About a year ago, Rembaum’s Association Roundup reported that the 5th District Court of Appeals (“5th DCA”), in Lakeview Reserve v. Maronda, recognized that the rights of homeowners’ association members included the implied warranty of habitability for off-site homeowners’ association improvements built by the developer such as roadways, drainage systems, retention ponds, underground pipes, etc. The sole issue in the case was whether the homeowners’ association could maintain its claim against the homeowners’ association’s developer for breach of the common law implied warranties of fitness and merchantability, also referred to as the “implied warranty of habitability.”
Lakeview Reserve alleged that its developer, Maronda Homes, defectively designed and constructed the subdivision’s infrastructure, roadways, retention ponds, underground pipes, and drainage systems, breaching the implied warranties of fitness and merchantability for the residential home development and causing damage to the entire residential subdivision.
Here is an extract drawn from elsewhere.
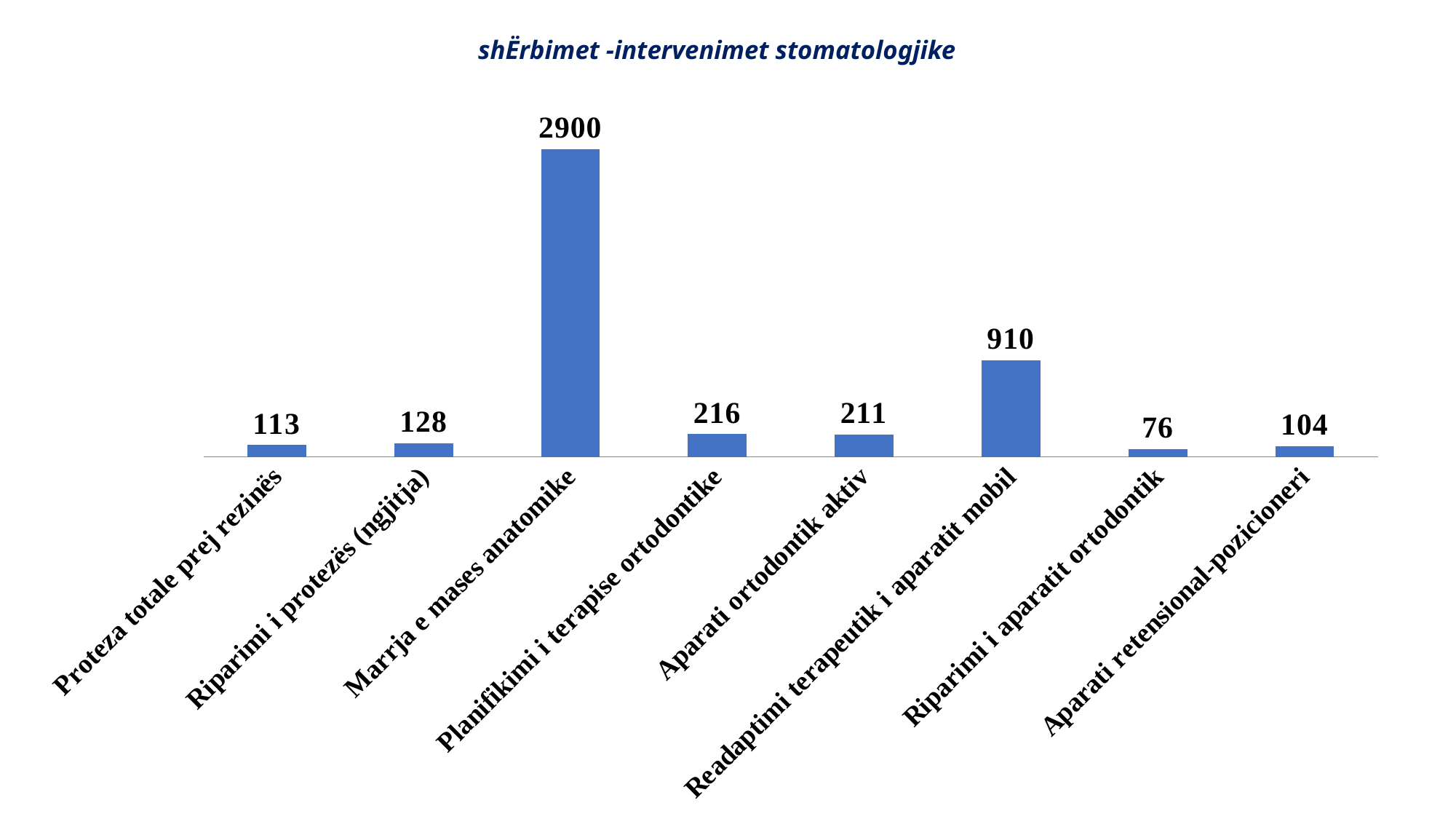
What is the value for Riparimi i aparatit ortodontik? 76 What kind of chart is shown on the slide? Bar chart Which is larger, the value for Planifikimi i terapise ortodontike or the value for Aparati ortodontik aktiv? Planifikimi i terapise ortodontike What is the value for Readaptimi terapeutik i aparatit mobil? 910 What is the difference between the values for Marrja e mases anatomike and Readaptimi terapeutik i aparatit mobil? 1990 Which category has the lowest value? Riparimi i aparatit ortodontik What is the difference between the values for Riparimi i protezës (ngjitja) and Proteza totale prej rezinës? 15 How many categories are shown in the chart? 8 What is the value for Marrja e mases anatomike? 2900 What is the title of the chart? shËrbimet -intervenimet stomatologjike Which category has the highest value? Marrja e mases anatomike What is the value for Aparati retensional-pozicioneri? 104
Lakeview Reserve asserted that the defects were latent, as they were not readily discoverable by home purchasers who lacked specialized knowledge and were undiscoverable by home buyers upon the exercise of reasonable diligence at the time of purchase. Lakeview Reserve also alleged that it sustained serious damages due to the defects because one of its obligations as the homeowners’ association was to correct and repair the subdivision’s structural defects which impacted the homes in the development. Initially, the trial court agreed with the developer. On appeal, the 5th DCA reversed. This meant that the homeowners’ association could sue the developer for a breach of the implied warranty of habitability. Then, the Florida Legislature gutted the 5th DCA’s decision by passing new legislation, section 553.835(4), Florida Statutes, effective July 1, 2012.
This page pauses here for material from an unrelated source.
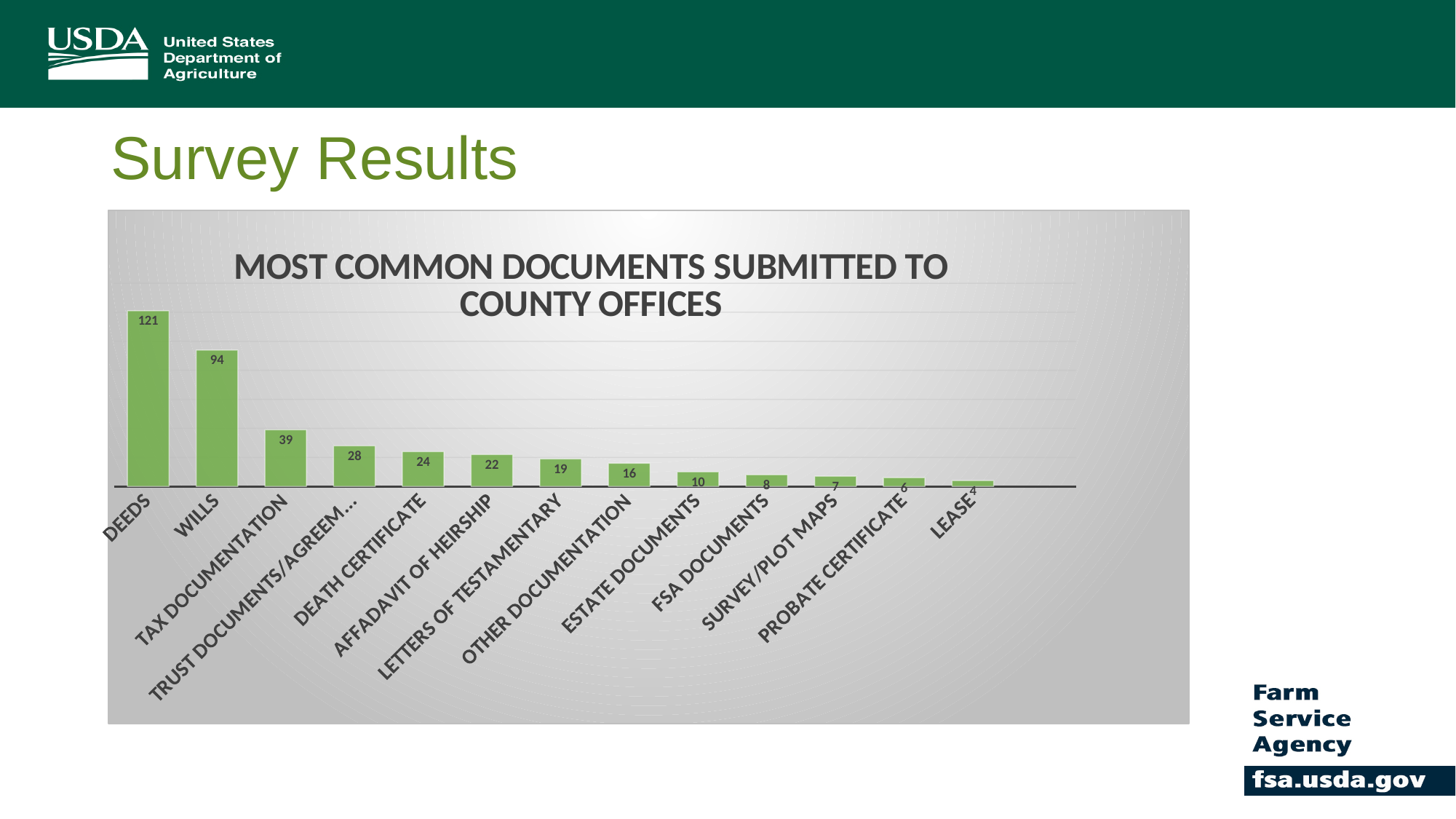
What is the value for DEATH CERTIFICATE? 24 What is the title of the chart? MOST COMMON DOCUMENTS SUBMITTED TO COUNTY OFFICES What is the value for WILLS? 94 Which category has the highest value? DEEDS What is the value for ESTATE DOCUMENTS? 10 What kind of chart is this? Bar chart What is the value for DEEDS? 121 How many categories are shown in the chart? 13 What is the difference between the values for DEEDS and WILLS? 27 Which is larger, the value for TAX DOCUMENTATION or the value for AFFADAVIT OF HEIRSHIP? TAX DOCUMENTATION Which category has the lowest value? LEASE Do the values rise or fall from left to right along the x axis? Fall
Section 553.835(4), Florida Statutes, provides that “there is no cause of action in law or equity to a purchaser of a home or to a homeowners’ association based upon the doctrine or theory of implied warranty of fitness and merchantability or habitability for damages to offsite improvements.” The statute defines the term “offsite improvements” as “the street, road, driveway, sidewalk, drainage, utilities, or any other improvement or structure that is not located on or under the lot on which a new home is constructed… and also includes the street, road, driveway, sidewalk, drainage, utilities, or any other improvement or structure that is located on or under the lot but that does not immediately and directly support the fitness and merchantability or habitability of the home itself.” The law also provides that it applies to all cases accruing before, pending on, or filed after that date.
The Florida Supreme Court recently examined the retroactivity aspect of the new law, and, on July 11, 2013, held, in Maronda v. Lakeview Reserve, case No. SC10-2292, that, “for the retroactive application of a law to be constitutionally permissible, the Legislature must express a clear intent that the law apply retroactively, and the law must be procedural or remedial in nature. Remedial statutes operate to further a remedy or confirm rights that already exist, and a procedural law provides the means and methods for the application and enforcement of existing duties and rights. In contrast, a substantive law prescribes legal duties and rights and, once those rights and duties are vested, due process prevents the Legislature from retroactively abolishing or curtailing them.”
The Florida Supreme Court found that section 553.835, Florida Statutes, is substantive and is not remedial in nature because it does not simply clarify an existing right, but rather, prescribes legal duties and rights. Therefore, the new law could not be constitutionally applied retroactively to Lakeview Reserve or to any causes of action that accrued before the law’s effective date. As to homeowners’ associations created after the effective date of section 553.835, Florida Statutes, unless the legislature amends or abolishes the law, there is likely little chance of successfully bringing a claim for breach of the implied warranty of habitability.
In rendering its decision, the Florida Supreme Court clearly expressed its unhappiness with the Legislature’s “side-stepping” the 5th DCA’s earlier decision, as evidenced by the Court’s comment when it declared, “the Legislature does not sit as a supervising appellate court over our district courts of appeal.”